O especialista destaca que o efeito protetor é mais pronunciado em mulheres mais jovens, especialmente aquelas abaixo dos 25 anos. “Quanto mais jovem a mulher, maior o impacto da amamentação na redução do risco de câncer de mama”, afirma. No entanto, após os 35 anos, esse efeito protetor diminui. Mulheres que amamentam por mais de um ano também apresentam proteção significativa contra formas agressivas de câncer de mama, como tumores triplo-negativos.
Impacto nas Mulheres com Mutações Hereditárias
O efeito protetor da amamentação se estende também às mulheres com mutações BRCA1, associadas a um aumento do risco de câncer de mama. Estudos mostram que a amamentação pode reduzir a manifestação da doença em 22% a 50%, dependendo da situação. Nazário ressalta a importância da amamentação e do estilo de vida na diminuição desse risco, mesmo em casos de mutações agressivas.
Uma pesquisa realizada pelas universidades federais de São Paulo (Unifesp) e do Amazonas (Ufam) encontrou dados interessantes em populações indígenas de Manaus e ribeirinhas, onde a amamentação prolongada, com uma média de cinco a seis anos, parece ter um efeito protetor absoluto. Essas comunidades têm uma taxa de mortalidade por câncer de mama significativamente menor em comparação com a população urbana de Manaus.
Teorias sobre o Mecanismo de Proteção
O médico Guilherme Novita, membro da Comissão de Mastologia da Federação Brasileira das Associações de Ginecologia e Obstetrícia (Febrasgo), explora duas principais teorias sobre o mecanismo pelo qual a amamentação pode reduzir o risco de câncer de mama. A primeira teoria sugere que a amamentação promove uma fase de dormência ovariana, durante a qual os hormônios do ciclo menstrual são reduzidos, resultando em menos alterações nas células mamárias e, consequentemente, menor risco de câncer. A segunda teoria propõe que a amamentação pode promover modificações celulares nas mamas que tornam as células mais estáveis e menos suscetíveis a agentes cancerígenos ambientais.

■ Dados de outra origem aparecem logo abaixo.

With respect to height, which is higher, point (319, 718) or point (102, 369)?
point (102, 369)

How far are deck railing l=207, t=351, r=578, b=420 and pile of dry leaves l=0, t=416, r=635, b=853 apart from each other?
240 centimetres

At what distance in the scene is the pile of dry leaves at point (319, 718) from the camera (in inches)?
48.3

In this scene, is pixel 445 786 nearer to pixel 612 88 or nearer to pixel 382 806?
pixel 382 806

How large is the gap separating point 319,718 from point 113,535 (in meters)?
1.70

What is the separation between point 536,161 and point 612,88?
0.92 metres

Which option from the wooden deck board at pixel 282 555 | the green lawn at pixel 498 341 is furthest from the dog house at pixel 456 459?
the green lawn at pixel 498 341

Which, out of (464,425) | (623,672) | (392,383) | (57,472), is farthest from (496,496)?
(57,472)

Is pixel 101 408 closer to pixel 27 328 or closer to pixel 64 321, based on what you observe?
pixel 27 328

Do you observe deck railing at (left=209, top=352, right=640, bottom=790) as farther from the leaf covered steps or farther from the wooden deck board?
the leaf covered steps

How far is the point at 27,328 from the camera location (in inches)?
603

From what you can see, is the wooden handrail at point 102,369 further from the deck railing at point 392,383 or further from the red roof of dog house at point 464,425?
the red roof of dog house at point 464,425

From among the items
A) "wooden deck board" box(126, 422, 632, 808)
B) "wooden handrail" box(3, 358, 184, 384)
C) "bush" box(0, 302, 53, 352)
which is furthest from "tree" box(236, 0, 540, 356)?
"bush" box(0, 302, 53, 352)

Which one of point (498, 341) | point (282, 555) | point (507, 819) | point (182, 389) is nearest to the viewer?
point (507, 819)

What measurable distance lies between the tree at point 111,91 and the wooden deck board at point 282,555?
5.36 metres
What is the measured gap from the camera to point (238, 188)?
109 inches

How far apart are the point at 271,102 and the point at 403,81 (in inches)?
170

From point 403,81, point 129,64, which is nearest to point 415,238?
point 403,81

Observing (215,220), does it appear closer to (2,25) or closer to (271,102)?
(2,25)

No entanto, Novita ressalta que a pesquisa sobre esses mecanismos ainda está em desenvolvimento e que é difícil estabelecer uma correlação direta entre amamentação e a redução do risco de câncer de mama. “Não se estudou completamente a interação entre gravidez, amamentação e risco de câncer, especialmente em diferentes contextos sociais e econômicos”, aponta.
Considerações sobre Estudos e Dados
O médico também enfatiza que a comparação entre estudos de populações urbanas e rurais pode levar a interpretações equivocadas. “Em países em desenvolvimento, a predominância de populações rurais, com mais gestações e amamentação prolongada, pode influenciar a taxa de câncer de mama. A diferença nas expectativas de vida e na disponibilidade de cuidados básicos pode afetar esses resultados”, afirma Novita.
Ele destaca que, apesar dos benefícios adicionais da amamentação na redução do risco de câncer de mama, o foco principal deve ser a nutrição e o desenvolvimento saudável da criança. “Amamentar traz benefícios imensos para a saúde do bebê e é fundamental para a redução da mortalidade infantil. A proteção contra o câncer de mama é um benefício adicional, mas não deve ser o motivo principal para a amamentação”, conclui Novita.